## Document extract
════════════════
Then comes Christ. In John 12:27–28, He utters the words that shatter every counterfeit calling:

“Now My soul is troubled, and what shall I say? ‘Father, save Me from this hour’? But for this purpose I came to this hour. Father, glorify Your name.”

Here stands the only Man who could desire another destiny, yet refuses to. His humanity trembles, but His divinity remains submitted. “For this purpose” (houtos ho skopos) carries the sense of fixed direction, a divine target. The Son does not construct His purpose; He consents to it.

The apostle Paul later names this process of restoration:

“Put off your old self, which belongs to your former manner of life and is corrupt through deceitful desires… and put on the new self, created after the likeness of God in true righteousness and holiness” (Ephesians 4:22–24).

This is not the pursuit of becoming something newer than God intended, but the unbecoming of everything false. As an anonymous writer once said, “Maybe the journey isn’t so much about becoming anything. Maybe it’s about unbecoming everything that isn’t really you, so you can be who you were meant to be in the first place.”⁶

Constructivism tells us to become; Christ calls us to unbecome, to lay down the invented self and receive the conferred one. When Jesus says, “For this purpose I came,” He redeems purpose itself from envy. In Him, dysphoria dies, and givenness lives again.

Pic. Credits: The Daily Grace Co.

Practical Application: Reclaiming the Given Life

The world tells us to reinvent ourselves. Scripture calls us to return to ourselves, to the self God authored before comparison corrupted it. Every believer must face the mirror of John 12:27–28: “For this purpose I came to this hour.”

Our first task, then, is not to ask “What is my purpose?” but “Whose purpose defines me?” The modern crisis of identity does not stem from a lack of purpose but from too many counterfeit ones. We try on callings like hairstyles, changing with the trend, forgetting that true purpose is not styled, it is surrendered to.

In practice, this means learning to distinguish between aspiration and assignment.

Aspiration seeks fulfilment through visibility, validation, or comparison. Assignment flows from intimacy with the Father, often hidden, often costly, but always infused with grace.

Christ’s obedience was not glamorous, it was glorious. And those who follow Him must learn the same paradox: that the path to eternal significance often passes through temporary obscurity.

If you find yourself envying another’s calling, pause and ask: What false story about God’s goodness is my envy telling me? Then return to the mirror of grace and hear His voice say, “You are mine. For this purpose, I made you.”

Your freedom is not found in becoming extraordinary, but in being exactly who Heaven had in mind when it knit you together (Psalm 139:13–16).

Pic. Credits: Unsplash

Prayer

Father God,

Deliver me from the envy of another’s calling. Teach me to see Your glory in the ordinary, and to trust that what You gave is not lacking.

When my soul is troubled and I want another hour, another life, remind me that for this purpose You called me, to glorify Your Name, not my own.
════════════════
## Material shown
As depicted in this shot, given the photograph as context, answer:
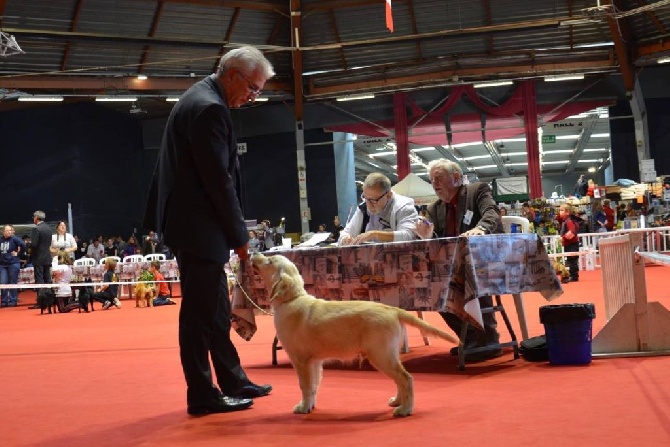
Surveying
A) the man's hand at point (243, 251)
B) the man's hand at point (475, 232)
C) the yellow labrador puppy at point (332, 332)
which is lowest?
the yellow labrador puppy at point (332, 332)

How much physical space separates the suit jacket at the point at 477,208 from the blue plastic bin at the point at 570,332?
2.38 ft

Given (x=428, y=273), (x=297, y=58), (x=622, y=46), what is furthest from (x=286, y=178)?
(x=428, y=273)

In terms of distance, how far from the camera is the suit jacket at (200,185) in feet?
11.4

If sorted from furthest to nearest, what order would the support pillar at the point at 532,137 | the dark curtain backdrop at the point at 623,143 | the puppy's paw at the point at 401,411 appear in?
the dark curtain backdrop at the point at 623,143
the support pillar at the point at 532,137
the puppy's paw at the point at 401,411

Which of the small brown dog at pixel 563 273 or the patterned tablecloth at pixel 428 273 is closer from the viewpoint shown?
════════════════
## Work required
In the devotional on calling, what does assignment flow from? Answer using only the devotional on calling.

## Answer for the task
Assignment flows from intimacy with the Father.